(Collected data)
- - - - -

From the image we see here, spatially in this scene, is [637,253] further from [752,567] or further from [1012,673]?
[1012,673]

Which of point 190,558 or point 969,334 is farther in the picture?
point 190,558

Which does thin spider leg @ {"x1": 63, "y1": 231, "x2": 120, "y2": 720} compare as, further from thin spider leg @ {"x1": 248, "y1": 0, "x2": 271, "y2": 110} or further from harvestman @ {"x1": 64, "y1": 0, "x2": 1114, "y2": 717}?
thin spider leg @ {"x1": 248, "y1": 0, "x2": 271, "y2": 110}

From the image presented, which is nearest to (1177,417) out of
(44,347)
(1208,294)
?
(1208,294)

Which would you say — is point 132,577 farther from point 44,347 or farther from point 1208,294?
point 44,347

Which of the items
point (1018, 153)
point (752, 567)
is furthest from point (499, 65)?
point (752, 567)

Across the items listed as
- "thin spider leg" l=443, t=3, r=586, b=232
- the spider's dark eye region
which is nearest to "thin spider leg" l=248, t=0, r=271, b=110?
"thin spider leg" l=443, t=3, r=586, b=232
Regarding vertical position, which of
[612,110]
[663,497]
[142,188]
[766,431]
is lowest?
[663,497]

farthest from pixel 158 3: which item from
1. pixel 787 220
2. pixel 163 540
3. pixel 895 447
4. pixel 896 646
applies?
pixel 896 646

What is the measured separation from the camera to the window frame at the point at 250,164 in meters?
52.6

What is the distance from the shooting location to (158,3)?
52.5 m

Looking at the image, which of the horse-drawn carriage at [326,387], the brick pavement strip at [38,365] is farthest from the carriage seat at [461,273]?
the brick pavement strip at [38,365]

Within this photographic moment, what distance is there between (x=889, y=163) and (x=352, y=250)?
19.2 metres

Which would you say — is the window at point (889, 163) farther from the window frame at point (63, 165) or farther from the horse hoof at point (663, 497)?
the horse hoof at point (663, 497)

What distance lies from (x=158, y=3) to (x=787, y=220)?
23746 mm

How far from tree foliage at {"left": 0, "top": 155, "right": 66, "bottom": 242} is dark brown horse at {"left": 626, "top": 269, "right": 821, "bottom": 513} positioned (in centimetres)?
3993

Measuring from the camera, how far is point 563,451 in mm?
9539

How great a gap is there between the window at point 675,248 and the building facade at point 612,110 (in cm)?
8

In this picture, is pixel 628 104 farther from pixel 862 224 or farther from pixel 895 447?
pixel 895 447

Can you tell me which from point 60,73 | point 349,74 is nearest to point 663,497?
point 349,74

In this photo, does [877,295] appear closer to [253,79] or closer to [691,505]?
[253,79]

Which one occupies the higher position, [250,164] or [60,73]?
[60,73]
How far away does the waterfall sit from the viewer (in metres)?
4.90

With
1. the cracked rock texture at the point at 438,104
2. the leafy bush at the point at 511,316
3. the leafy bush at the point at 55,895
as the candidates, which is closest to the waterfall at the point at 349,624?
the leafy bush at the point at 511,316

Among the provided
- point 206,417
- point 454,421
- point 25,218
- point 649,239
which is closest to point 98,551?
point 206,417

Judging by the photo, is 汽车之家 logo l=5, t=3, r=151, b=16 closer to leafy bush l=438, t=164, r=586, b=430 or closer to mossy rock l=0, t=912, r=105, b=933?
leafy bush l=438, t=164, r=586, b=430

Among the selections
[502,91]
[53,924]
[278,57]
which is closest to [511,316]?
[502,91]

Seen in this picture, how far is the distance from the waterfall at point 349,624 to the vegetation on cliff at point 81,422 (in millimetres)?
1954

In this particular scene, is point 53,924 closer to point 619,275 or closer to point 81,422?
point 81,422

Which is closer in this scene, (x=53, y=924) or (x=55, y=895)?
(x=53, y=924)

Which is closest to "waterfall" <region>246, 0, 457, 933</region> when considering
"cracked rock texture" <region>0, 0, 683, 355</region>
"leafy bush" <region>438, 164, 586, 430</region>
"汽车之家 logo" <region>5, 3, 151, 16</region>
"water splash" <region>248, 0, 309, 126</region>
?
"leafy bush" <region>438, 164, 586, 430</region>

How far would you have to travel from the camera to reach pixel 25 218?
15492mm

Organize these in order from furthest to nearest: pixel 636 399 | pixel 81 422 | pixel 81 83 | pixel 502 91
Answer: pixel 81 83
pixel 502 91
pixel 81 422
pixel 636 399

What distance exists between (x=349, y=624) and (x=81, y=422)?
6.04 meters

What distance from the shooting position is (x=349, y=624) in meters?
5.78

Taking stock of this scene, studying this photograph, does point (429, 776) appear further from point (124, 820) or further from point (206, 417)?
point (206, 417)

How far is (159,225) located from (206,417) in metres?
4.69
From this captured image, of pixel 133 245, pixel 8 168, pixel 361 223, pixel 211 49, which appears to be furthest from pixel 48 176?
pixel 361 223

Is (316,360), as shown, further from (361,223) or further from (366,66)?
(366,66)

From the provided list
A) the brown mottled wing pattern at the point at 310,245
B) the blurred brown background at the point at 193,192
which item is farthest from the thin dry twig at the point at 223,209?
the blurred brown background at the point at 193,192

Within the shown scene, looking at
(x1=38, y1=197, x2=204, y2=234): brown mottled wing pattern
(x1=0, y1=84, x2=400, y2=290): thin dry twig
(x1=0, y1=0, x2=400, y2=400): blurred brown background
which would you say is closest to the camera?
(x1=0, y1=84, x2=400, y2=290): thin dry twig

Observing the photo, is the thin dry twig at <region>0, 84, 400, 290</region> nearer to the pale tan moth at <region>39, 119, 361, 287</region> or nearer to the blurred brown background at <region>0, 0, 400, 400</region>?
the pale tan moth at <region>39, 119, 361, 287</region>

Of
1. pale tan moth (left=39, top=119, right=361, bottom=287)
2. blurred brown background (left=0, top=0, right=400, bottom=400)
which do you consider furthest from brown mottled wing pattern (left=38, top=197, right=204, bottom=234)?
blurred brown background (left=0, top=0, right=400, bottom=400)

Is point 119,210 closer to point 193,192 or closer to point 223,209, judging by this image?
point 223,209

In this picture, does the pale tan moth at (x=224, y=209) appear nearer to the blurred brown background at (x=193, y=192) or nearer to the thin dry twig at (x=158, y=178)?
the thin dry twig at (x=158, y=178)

- - - - -

- Problem description -
Rewrite all the items above, switching "harvestman" to "daddy longlegs" everywhere it appears. Leave everything else unchanged.

- Written answer -
From the image we see here, spatially in this scene, is [637,253] further from [752,567] or further from [1012,673]?
[1012,673]

Which of point 190,558 or point 969,334 is farther in the picture?
point 190,558

Which does thin spider leg @ {"x1": 63, "y1": 231, "x2": 120, "y2": 720} compare as, further from thin spider leg @ {"x1": 248, "y1": 0, "x2": 271, "y2": 110} or further from daddy longlegs @ {"x1": 64, "y1": 0, "x2": 1114, "y2": 717}?
thin spider leg @ {"x1": 248, "y1": 0, "x2": 271, "y2": 110}

From the image presented, which is nearest to (1177,417) out of
(44,347)
(1208,294)
?
(1208,294)

Which would you say — is point 132,577 farther from point 44,347 or farther from point 1208,294?
point 44,347

Which of the items
point (1018, 153)
point (752, 567)
is furthest from point (499, 65)?
point (752, 567)

Across the items listed as
- "thin spider leg" l=443, t=3, r=586, b=232
- the spider's dark eye region
which is nearest to "thin spider leg" l=248, t=0, r=271, b=110?
"thin spider leg" l=443, t=3, r=586, b=232
Regarding vertical position, which of
[612,110]
[663,497]
[142,188]
[766,431]
is lowest?
[663,497]

farthest from pixel 158 3: which item from
1. pixel 787 220
2. pixel 163 540
3. pixel 895 447
4. pixel 896 646
applies?
pixel 896 646

What is the measured separation from the camera to the window frame at the point at 250,164 in meters?
52.6

What is the distance from the shooting location to (158,3)?
52.5 m

Looking at the image, which of the horse-drawn carriage at [326,387], the brick pavement strip at [38,365] is farthest from the carriage seat at [461,273]?
the brick pavement strip at [38,365]

Within this photographic moment, what distance is there between (x=889, y=163) and (x=352, y=250)?
19.2 metres

Which would you say — is the window at point (889, 163) farther from the window frame at point (63, 165) or farther from the horse hoof at point (663, 497)?
the horse hoof at point (663, 497)

What distance lies from (x=158, y=3) to (x=787, y=220)?
23746 mm

How far from tree foliage at {"left": 0, "top": 155, "right": 66, "bottom": 242} is dark brown horse at {"left": 626, "top": 269, "right": 821, "bottom": 513} positioned (in centimetres)?
3993

Measuring from the camera, how far is point 563,451 in mm?
9539

How great a gap is there between the window at point 675,248 and the building facade at point 612,110 (in cm)?
8

In this picture, is pixel 628 104 farther from pixel 862 224 or farther from pixel 895 447?
pixel 895 447

Can you tell me which from point 60,73 | point 349,74 is nearest to point 663,497?
point 349,74

In this photo, does [877,295] appear closer to [253,79] or closer to [691,505]?
[253,79]

Which one occupies the higher position, [250,164] or [60,73]?
[60,73]
How far away does the waterfall sit from the viewer (in metres)?
4.90

With
1. the cracked rock texture at the point at 438,104
2. the leafy bush at the point at 511,316
3. the leafy bush at the point at 55,895
as the candidates, which is closest to the waterfall at the point at 349,624?
the leafy bush at the point at 511,316

Among the provided
- point 206,417
- point 454,421
- point 25,218
- point 649,239
which is closest to point 98,551?
point 206,417

Judging by the photo, is 汽车之家 logo l=5, t=3, r=151, b=16 closer to leafy bush l=438, t=164, r=586, b=430 or closer to mossy rock l=0, t=912, r=105, b=933?
leafy bush l=438, t=164, r=586, b=430

Among the selections
[502,91]
[53,924]
[278,57]
which is closest to [511,316]?
[502,91]

Seen in this picture, how far is the distance from the waterfall at point 349,624 to the vegetation on cliff at point 81,422 (in millimetres)?
1954

In this particular scene, is point 53,924 closer to point 619,275 or closer to point 81,422?
point 81,422

Which is closer in this scene, (x=53, y=924) or (x=55, y=895)?
(x=53, y=924)

Which is closest to "waterfall" <region>246, 0, 457, 933</region> when considering
"cracked rock texture" <region>0, 0, 683, 355</region>
"leafy bush" <region>438, 164, 586, 430</region>
"汽车之家 logo" <region>5, 3, 151, 16</region>
"water splash" <region>248, 0, 309, 126</region>
?
"leafy bush" <region>438, 164, 586, 430</region>

How far would you have to travel from the camera to reach pixel 25 218?
15492mm

Organize these in order from furthest to nearest: pixel 636 399 | pixel 81 422 | pixel 81 83 | pixel 502 91
Answer: pixel 81 83
pixel 502 91
pixel 81 422
pixel 636 399

What distance exists between (x=349, y=624) and (x=81, y=422)?
6.04 meters

What distance from the shooting position is (x=349, y=624) in meters?
5.78

Taking stock of this scene, studying this photograph, does point (429, 776) appear further from point (124, 820) or further from point (206, 417)?
point (206, 417)

How far is (159,225) located from (206,417) in metres?
4.69
From this captured image, of pixel 133 245, pixel 8 168, pixel 361 223, pixel 211 49, which appears to be furthest from pixel 48 176?
pixel 361 223

Is (316,360), as shown, further from (361,223) or further from (366,66)?
(366,66)

From the provided list
A) the brown mottled wing pattern at the point at 310,245
B) the blurred brown background at the point at 193,192
which item is farthest from the thin dry twig at the point at 223,209?
the blurred brown background at the point at 193,192

Within the shown scene, looking at
(x1=38, y1=197, x2=204, y2=234): brown mottled wing pattern
(x1=0, y1=84, x2=400, y2=290): thin dry twig
(x1=0, y1=0, x2=400, y2=400): blurred brown background
which would you say is closest to the camera?
(x1=0, y1=84, x2=400, y2=290): thin dry twig

Observing the photo, is the thin dry twig at <region>0, 84, 400, 290</region> nearer to the pale tan moth at <region>39, 119, 361, 287</region> or nearer to the blurred brown background at <region>0, 0, 400, 400</region>?
the pale tan moth at <region>39, 119, 361, 287</region>

Of
1. pale tan moth (left=39, top=119, right=361, bottom=287)
2. blurred brown background (left=0, top=0, right=400, bottom=400)
which do you consider furthest from brown mottled wing pattern (left=38, top=197, right=204, bottom=234)?
blurred brown background (left=0, top=0, right=400, bottom=400)

Is point 119,210 closer to point 193,192 or closer to point 223,209, judging by this image?
point 223,209

In this picture, does the pale tan moth at (x=224, y=209) appear nearer to the blurred brown background at (x=193, y=192) or nearer to the thin dry twig at (x=158, y=178)?
the thin dry twig at (x=158, y=178)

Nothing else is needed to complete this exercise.